Le carbone organique dissous (COD) est l'une des deux formes de carbone organique avec le carbone organique particulaire (COP). Les apports fluviaux de COD vers les océans à l’échelle de la planète sont déterminants dans la dynamique du carbone des estuaires et des réseaux trophiques océaniques. De fait, les communautés microbiennes consomment du COD et le stock de COD global océanique représente l'un des plus grands réservoirs réactifs de carbone à l'échelle mondiale. Étant donné que divers processus à court terme affectent le COD tout au long du cycle hydrologique, les précédentes estimations des exports de COD par les fleuves sur la base d’exportations interannuelles peuvent ne pas refléter les flux réels exportés, en particulier dans les bassins versants présentant des dynamiques hydrologiques variables et rapides. La prise en compte des concentrations de COD et des débits associés au pas de temps journalier dans les modèles doit améliorer les estimations des flux globaux vers les océans. C’est ce sur quoi s’est penché une équipe de scientifiques du Laboratoire Ecologie Fonctionnelle et Environnement (CNRS / Univ. Toulouse Paul Sabatier / Toulouse INP) et parue dans la revue Global and Planetary Change.

 

Le modèle générique a été développé sur la base d’un grand nombre de données rassemblées à partir de nombreuses études antérieures et de bases de données mondiales sur plus de 340 exutoires de bassins versants incluant les plus grands fleuves du monde et représentant une exportation de plus de 70 % des débits mondiaux, ce qui est représentatif des bassins versants exoréiques de la planète. Ce modèle a ensuite été calibré et validé pour chaque bassin versant. Puis, à l’aide de relations simples entre les paramètres du modèle et des variables environnementales susceptibles de contrôler les flux de COD (stock de carbone organique dans les sols, précipitations annuelles, température moyenne de l’air) et des débits journaliers sur plus de 340 bassins versants exoréiques, les exports globaux de COD vers les océans ont pu être estimés au pas de temps journalier sur les deux dernières décennies.

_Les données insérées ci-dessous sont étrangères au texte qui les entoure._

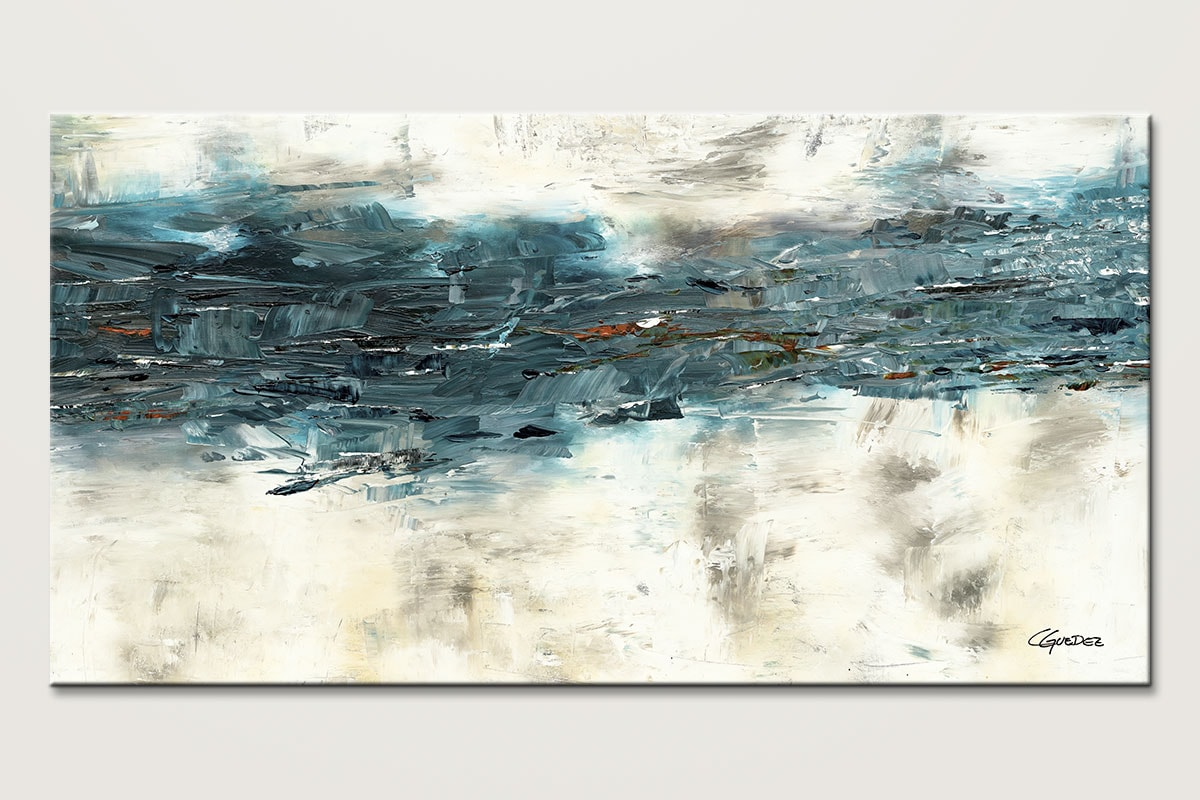 Large abstract painting high tide oversize canvas art for Abstract salon of the arts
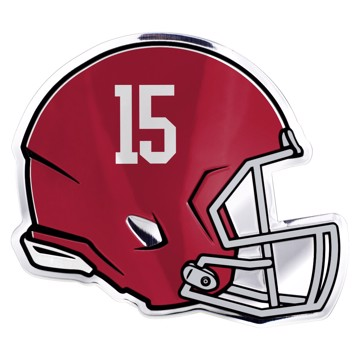 Picture of Alabama Embossed Helmet Emblem
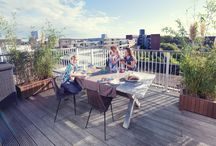Inspiration: Rooftop garden / terrace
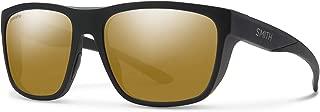 Barra ChromaPop Polarized Sunglasses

Un export de 130 TgC.an-1 de COD a pu être estimé avec une contribution plus importante des fleuves tropicaux (49,5 %) et des fleuves influencés par un climat continental (33,3 %). L’apport du pas de temps journalier permet d’affiner la quantification sur les bassins versants à forte variabilité hydrologique, présentant notamment des crues rapides comme le Rhône, le Murray ou l’Ienisseï (voir Figure).

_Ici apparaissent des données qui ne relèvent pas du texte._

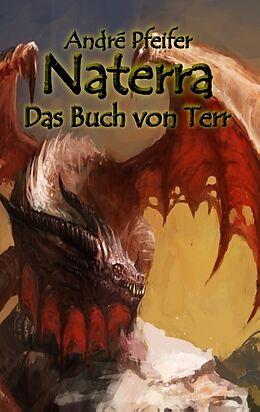 Cover: https://exlibris.azureedge.net/covers/9783/7347/7236/8/9783734772368xl.jpg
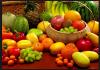 Fresh Tomatoes / Fresh Capsicum / Fresh Cassava / Fresh Carrots / Fresh Apples / Fresh Mangoes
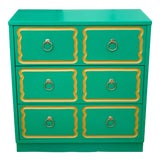 Image of Vintage Mid Century Dorothy Draper Style Three Drawer Chest For Sale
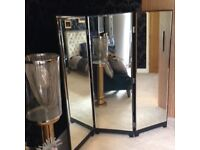 Room divider Mirror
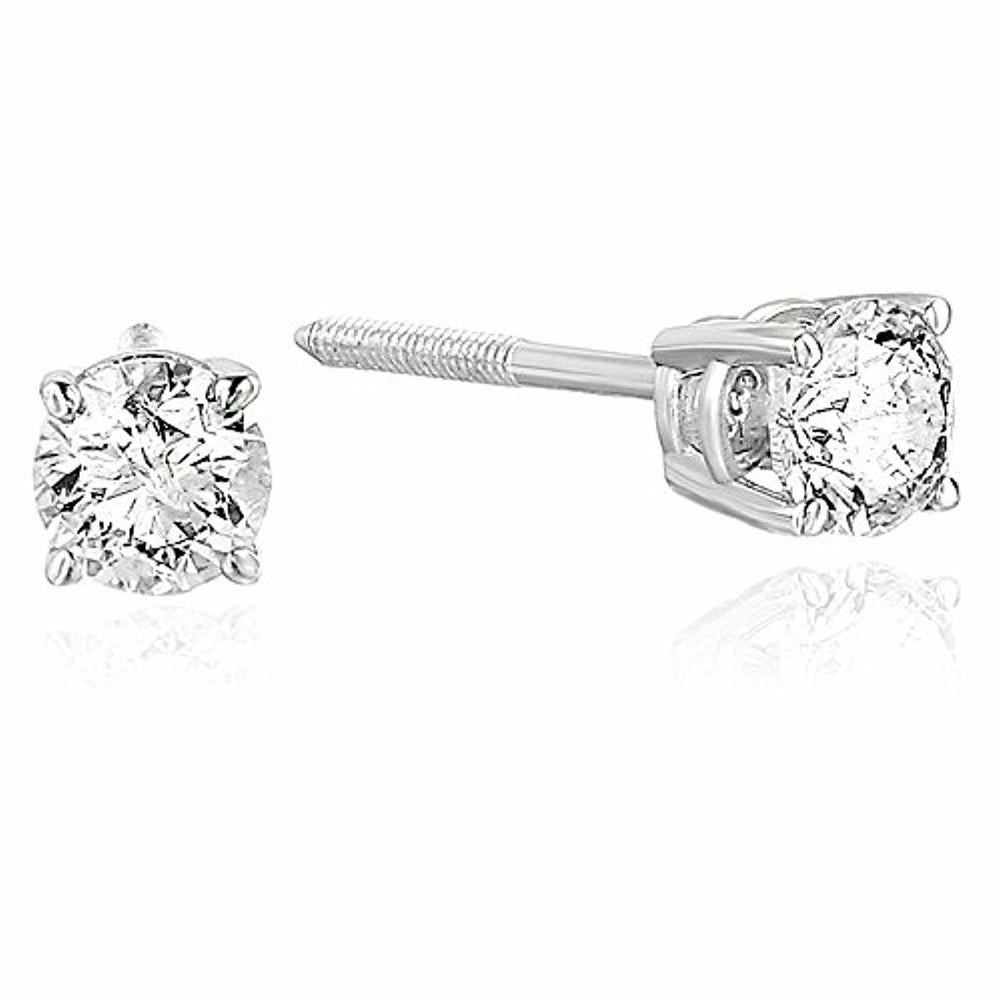Vir Jewels 1/2 cttw Diamond Stud Earrings 14K White Gold Round Shape with Screw Backs
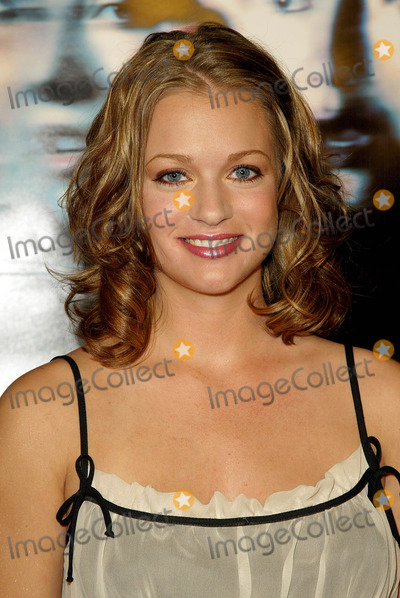 AJ Cook Photo -  Final Destination 2 Premiere at the Cinerama Dome in Hollywood CA 1302003  Photo by Fitzroy Barrett  Globe Photos Inc 2003 Aj Cook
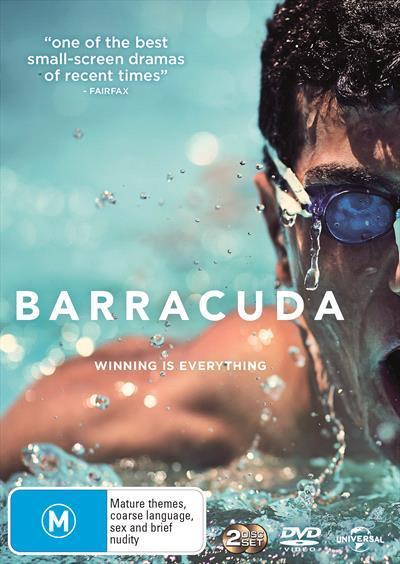 Barracuda (DVD)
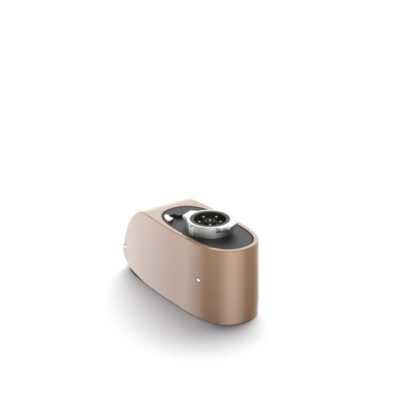 Roger 20 till Cochlears processor Nucleus®7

Flux moyens de carbone organique dissous exportés par les grands bassins versants vers les océans sur les deux dernières décennies : a) flux au pas de temps journalier (TgC.j-1) par type de climat ; b) flux moyens annuels par bassin versant (TgC.an-1).

Flux moyens de carbone organique dissous exportés par les grands bassins versants vers les océans sur les deux dernières décennies : a) flux au pas de temps journalier (TgC.j-1) par type de climat ; b) flux moyens annuels par bassin versant (TgC.an-1)

 

En considérant les incertitudes des relations entre paramètres et variables environnementales, l’export de COD vers les océans serait d’environ 160 TgC.an-1, ce qui serait dans la fourchette basse des estimations faites dans les études antérieures (160-450 TgC.an-1). Grâce à cette approche au pas de temps journalier, le modèle est capable de représenter les crues rapides, un avantage que n’ont pas la plupart des études précédentes. Dans un contexte de changement climatique qui affecte grandement les cycles biogéochimiques et particulièrement les écosystèmes aquatiques mais aussi les dynamiques hydrologiques, ces résultats devront permettre d’évaluer par la suite l’impact des modifications des stocks de carbone organique, des précipitations et des températures de l’air sur les flux de COD exportés vers les océans et ainsi d’appréhender les effets à court et long terme sur les grands cycles biogéochimiques océaniques.

Références

C. Fabre, S. Sauvage, J.L. Probst, J.M. Sánchez-Pérez, Global-scale daily riverine DOC fluxes from lands to the oceans with a generic model, Global and Planetary Change, doi: 10.1016/j.gloplacha.2020.103294.

Contact

Clément Fabre
Laboratoire Ecologie Fonctionnelle et Environnement (ECOLAB - CNRS/Univ Toulouse Paul Sabatier/INP Toulouse)
José Miguel Sanchez Pérez
Laboratoire Ecologie Fonctionnelle et Environnement (CNRS/Univ Toulouse Paul Sabatier/INP Toulouse)
Catherine Donati
Correspondante communication - Laboratoire Ecologie Fonctionnelle et Environnement (CNRS/Univ Toulouse Paul Sabatier/INP Toulouse)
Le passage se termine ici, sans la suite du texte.